Question

How do you simplify $\tan \left( {{\sec }^{-1}}\left( u \right) \right)$ ?

Answer 1

Hint: We are given a term as $\tan \left( {{\sec }^{-1}}\left( u \right) \right)$, we have to simplify it, here simplification mean we have to write term in terms of ‘u’, to solve this we start our problem by considering ${{\sec }^{-1}}\left( u \right)$ as $\theta $ , then we will use the Pythagoras theorem we will use the ration relation with the base, perpendicular and hypotenuse, we will use that $\sec \theta =\dfrac{hypotenuse}{base}$.

Complete step by step answer:
We are given a term as $\tan \left( {{\sec }^{-1}}\left( u \right) \right)$, we have to simplify our problem means we have to solve our problem and write it in terms of ‘u’.
To do so, we start by considering ${{\sec }^{-1}}\left( u \right)$ as $\theta $ .
So, let ${{\sec }^{-1}}\left( u \right)=\theta $ .
By simplifying it, we get –
$u=\sec \theta $
 

Now as ‘u’ can be written as $\dfrac{u}{1}$ , so –
$\Rightarrow \sec \theta =\dfrac{u}{1}$ ……………………………… (1)
As we know that $\sec \theta $ is also given as the ratio of hypotenuse by base.
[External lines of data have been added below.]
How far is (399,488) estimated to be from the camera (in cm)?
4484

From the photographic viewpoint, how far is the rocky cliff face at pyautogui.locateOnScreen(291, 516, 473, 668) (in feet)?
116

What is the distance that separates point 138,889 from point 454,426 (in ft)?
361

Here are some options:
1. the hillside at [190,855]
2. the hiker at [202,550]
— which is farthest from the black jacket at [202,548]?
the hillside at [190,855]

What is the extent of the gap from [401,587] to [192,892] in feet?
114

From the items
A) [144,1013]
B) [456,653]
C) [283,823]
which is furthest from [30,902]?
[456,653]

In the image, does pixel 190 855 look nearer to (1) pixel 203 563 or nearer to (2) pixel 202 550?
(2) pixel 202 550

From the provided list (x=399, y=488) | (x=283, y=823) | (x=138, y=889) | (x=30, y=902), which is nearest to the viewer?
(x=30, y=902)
So –
$\Rightarrow \sec \theta =\dfrac{hypotenuse}{base}$ ………………………. (2)
Using equation (1) and (2) we get that –
Hypotenuse = 1 and base = 1.
Now, perpendicular is not given, so we use Pythagora's theorem, which says sum of square of base and perpendicular is equal to the square of hypotenuse.
That is ${{h}^{2}}={{p}^{2}}+{{b}^{2}}$ .
As we have h=u, base =1. So we get –
$\Rightarrow {{u}^{2}}={{p}^{2}}+{{1}^{2}}$
By simplifying, we get –
$\Rightarrow {{u}^{2}}-1={{p}^{2}}$

Solving for ‘p’, we get –
$p=\sqrt{{{u}^{2}}-1}$
Now we have $p=\sqrt{{{u}^{2}}-1}$ and base =1.
We considered ${{\sec }^{-1}}\left( u \right)$ as $\theta $ .
So, $\tan \left( {{\sec }^{-1}}\left( u \right) \right)=\tan \left( \theta \right)$ .
As we know that $\tan \theta =\dfrac{perpendicular}{base}=\dfrac{p}{b}$ .
So, we get –
$=\dfrac{p}{b}$ .
As $p=\sqrt{{{u}^{2}}-1}$ and b=1. So, we get –
$=\dfrac{\sqrt{{{u}^{2}}-1}}{1}$ .
So, we get $\tan \left( {{\sec }^{-1}}\left( u \right) \right)=\sqrt{{{u}^{2}}-1}$ .

Note:
Here we need to understand that when we solve ${{p}^{2}}={{u}^{2}}-1$ as $p=\sqrt{{{u}^{2}}-1}$ , we do not shown that ‘p’ can have $\pm \sqrt{{{u}^{2}}-1}$ , because ‘p’ is a length. So it is obvious that it will only be positive, negative value of it is never possible so we do not consider it at all.
Also we need to see that we are using correct value or not error like this may happen that we can write all given terms on one side only.
That is ${{p}^{2}}={{h}^{2}}+{{b}^{2}}$ so this will lead to the wrong answer. We need to be careful using all identities.